The number of approved BLAs with a black box warning may be caused by many factors. BLA is more approved for orphan indications. Given the lack of treatment options for orphan diseases, there is a greater willingness to bring the monitored risks into the clinic than with no-treatment alternatives. In addition, due to the disease indication itself, the mechanism of action of the biological agent or the route of administration, the risk of opportunistic infections in patients treated with biological agents is increased.


Inspections of the therapeutic areas of drugs approved from 2010 to 2019 showed that 31/103 (30%) of oncology drugs, 8/56 (14%) of infectious drugs, and 13/45 (28%) of central nervous system drugs , 7/28 (25%) of metabolic disease drugs and 11/22 (50%) of cardiovascular drugs approved black box warnings.



Characteristics of new chemical entity drugs

Ro5 is a set of drug-making rules, describing the characteristics of most known oral drugs. The rules are as follows: (1) No more than 5 hydrogen bond donors (HBD) in the molecule; (2) Hydrogen bond acceptors in the molecule (HBA) no more than 10; (3) molecular weight (MW) is less than 500; (4) cLogP<5.


In the original paper describing the 5 rules published by Lipinksi et al. in 2001, 90% of the known oral drugs met the rules. We checked the drugs approved from 2010 to 2019 to see if they meet these rules. From 2010 to 2019, a total of 192 approved drugs and oral drug combinations are expected to be absorbed orally.

Since several of these approved drugs are used in combination with previously approved drugs, these combination partners were included in the analysis, and a total of 204 small-molecule oral drugs were used for evaluation.


We found that only 17% (35/204) of the drugs in the analysis violated more than one rule, while 83% (169/204) of the drugs violated one or more rules (Figure 22a). I

n addition, in the ten years from 2010 to 2019, the number of approved oral drugs that violated more than once did not change significantly over time (Figure 22b).

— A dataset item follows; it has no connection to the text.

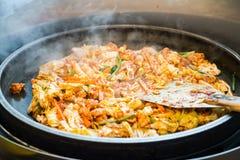 一韩国喜爱:韩国辣混乱油煎了菜、鸡和韩国辣调味汁& x28; Gochujang& x29;在大热的平底锅 库存图片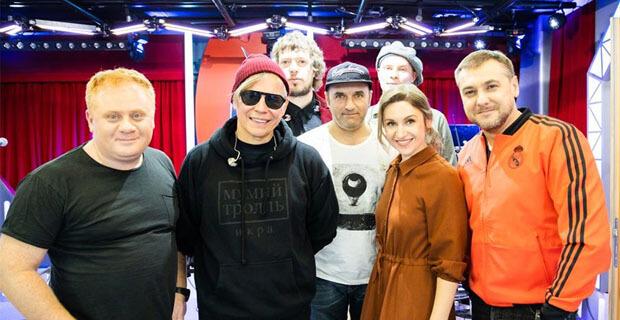 Группа «Мумий тролль» выступила в утренней программе «Золотой микрофон» на «Русском Радио» - Новости радио OnAir.ru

Among these violations, most (62/73) were due to MW, followed by clogP (18/73), and then hydrogen bond acceptor (13/73) violations.




New types of drugs

Antisense oligonucleotides (AOS) and small interfering RNA (siRNA) are both RNA-targeted nucleotide therapies designed to regulate gene expression. ASOs are single-stranded modified deoxyribonucleic acids that bind to complementary RNA sequences. This may result in steric hindrance of translation, RNase H degradation of the DNA-RNA complex, or regulation of splicing. In contrast, siRNA is composed of double-stranded RNA molecules, which are dispersed within the cell. Single-stranded RNA also binds to complementary RNA target sequences and leads to mRNA degradation, resulting in expression silencing.


From 2010 to 2019, a total of 6 ASOs and 2 siRNAs were approved (Table 5). In contrast, before 2009, only two ASOs were approved, and no siRNA therapeutic drugs were approved. These include eteplirsen (2016), an ASO drug used to treat DMDM, and ASO nusinersen, used to treat SMA.

Nusinersen is the only ASO approved for intrathecal administration in 2010-2019. Another ASO, inotersen (2018), is approved for the treatment of hereditary thyroxine-mediated amyloidosis polyneuropathy (hATTR).


In 2018, the first siRNA drug patisiran was approved by the FDA for polyneuropathy of hATTR.

Aptamers are single-stranded oligonucleotides that can specifically bind target molecules such as polypeptides or small molecules. The first approved aptamer, pegaptanib, was approved for wet liver transplantation in macular degeneration in 2004, but it quickly lost market share because the monoclonal antibodies bevacizumab and ranibizumab (2006) are superior Efficacy. To date, the FDA has not approved other aptamers.




Antibody Drug Conjugates (ADC)

In 2019, the FDA approved 3 ADC drugs: trastuzumab-drutecan, enfutuzumab-vidotin and polatuzumab-vidotine, all of which are tumor indications. Drunotecan is a topoisomerase inhibitor used to treat previously treated HER2-positive breast cancer.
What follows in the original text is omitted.